Today’s Agenda

  • Quantiles
  • Logic Operators

Quantiles

  • The xth quantile (percentile) is a value such that x% of data in a data set is smaller than the xth quantile and the rest of the data is larger.
  • For example, the 10th quantile is a value such that 10% of data is smaller and the other 90% is larger.
  • There is a special name for the 50th quantile: median
  • \(Q_1\) and \(Q_3\) are the 25th and 75th quantiles respectively
  • The interquartile range is the difference between the 75th and 25th quantiles. \[IQR = Q_3 - Q_1\]
# Load the penguin package
library(palmerpenguins)

# save the penguin data locally
df_p <- penguins

# find the median of the body mass

median(df_p$body_mass_g)
## [1] NA
  • To remove bad data you have two options
# option 1: tell R to ignore NA when doing the median
median(df_p$body_mass_g, na.rm=TRUE)
## [1] 4050
#option 2: tidy your data before using it

tidy_mass <- na.omit(df_p$body_mass_g)
median(tidy_mass)
## [1] 4050
# the second option is better if you want to use the mass data a lot of times, that way you don't have to type na.rm=TRUE every time you want to use the data
# find the 50th percentile, make sure it is the same as median()
quantile(tidy_mass, .50)
##  50% 
## 4050
# find all the quartiles at the same time
quantile(tidy_mass)
##   0%  25%  50%  75% 100% 
## 2700 3550 4050 4750 6300
# find other percentiles:

quantile(tidy_mass,.10)
##  10% 
## 3300

Logic Operators

  • Sometimes you want to section off a portion of your data
# Find all penguins that are from Torgersen island
torgersen <- df_p[df_p$island == "Torgersen" ,]

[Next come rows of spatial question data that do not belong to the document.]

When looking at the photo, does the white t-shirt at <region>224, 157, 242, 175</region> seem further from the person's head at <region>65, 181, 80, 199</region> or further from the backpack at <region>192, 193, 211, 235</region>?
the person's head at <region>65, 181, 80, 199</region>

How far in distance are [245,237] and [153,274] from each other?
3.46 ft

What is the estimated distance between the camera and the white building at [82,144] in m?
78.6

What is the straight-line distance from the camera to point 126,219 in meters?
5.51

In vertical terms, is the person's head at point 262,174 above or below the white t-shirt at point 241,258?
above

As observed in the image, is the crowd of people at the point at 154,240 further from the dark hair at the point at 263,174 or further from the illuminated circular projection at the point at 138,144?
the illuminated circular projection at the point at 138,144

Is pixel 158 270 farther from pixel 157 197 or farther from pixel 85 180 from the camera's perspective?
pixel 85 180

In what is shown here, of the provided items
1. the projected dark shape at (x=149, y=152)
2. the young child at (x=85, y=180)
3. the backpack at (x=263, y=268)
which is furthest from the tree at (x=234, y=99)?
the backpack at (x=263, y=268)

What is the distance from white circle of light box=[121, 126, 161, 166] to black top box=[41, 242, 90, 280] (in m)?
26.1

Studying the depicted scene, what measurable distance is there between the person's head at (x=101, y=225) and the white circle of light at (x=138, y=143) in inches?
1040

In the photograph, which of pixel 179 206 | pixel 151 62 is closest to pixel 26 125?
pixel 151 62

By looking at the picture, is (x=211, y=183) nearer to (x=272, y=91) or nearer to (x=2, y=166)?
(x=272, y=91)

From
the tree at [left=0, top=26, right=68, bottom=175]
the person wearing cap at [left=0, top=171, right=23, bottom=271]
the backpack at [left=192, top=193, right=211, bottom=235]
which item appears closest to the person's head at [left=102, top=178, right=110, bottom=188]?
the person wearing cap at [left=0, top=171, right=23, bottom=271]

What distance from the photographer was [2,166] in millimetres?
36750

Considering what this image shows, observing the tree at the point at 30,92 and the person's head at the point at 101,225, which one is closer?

# Find the body mass of all penguins that are from Torgersen island
torgersen_mass <- df_p[df_p$island == "Torgersen" , "body_mass_g"]

#Find all penguins with a body mass less than or equal to 3500g
skinny <- df_p[df_p$body_mass_g <= 3500,]

#Find all penguins with a body mass less than or equal to 3500g that are also from Torgersen island

torgersen_and_skinny <- df_p[df_p$body_mass_g <= 3500 & df_p$island=="Torgersen",]

#Find all penguins with a body mass less than or equal to 3500g or are from Torgersen island

torgersen_or_skinny <- df_p[df_p$body_mass_g <= 3500 | df_p$island=="Torgersen",]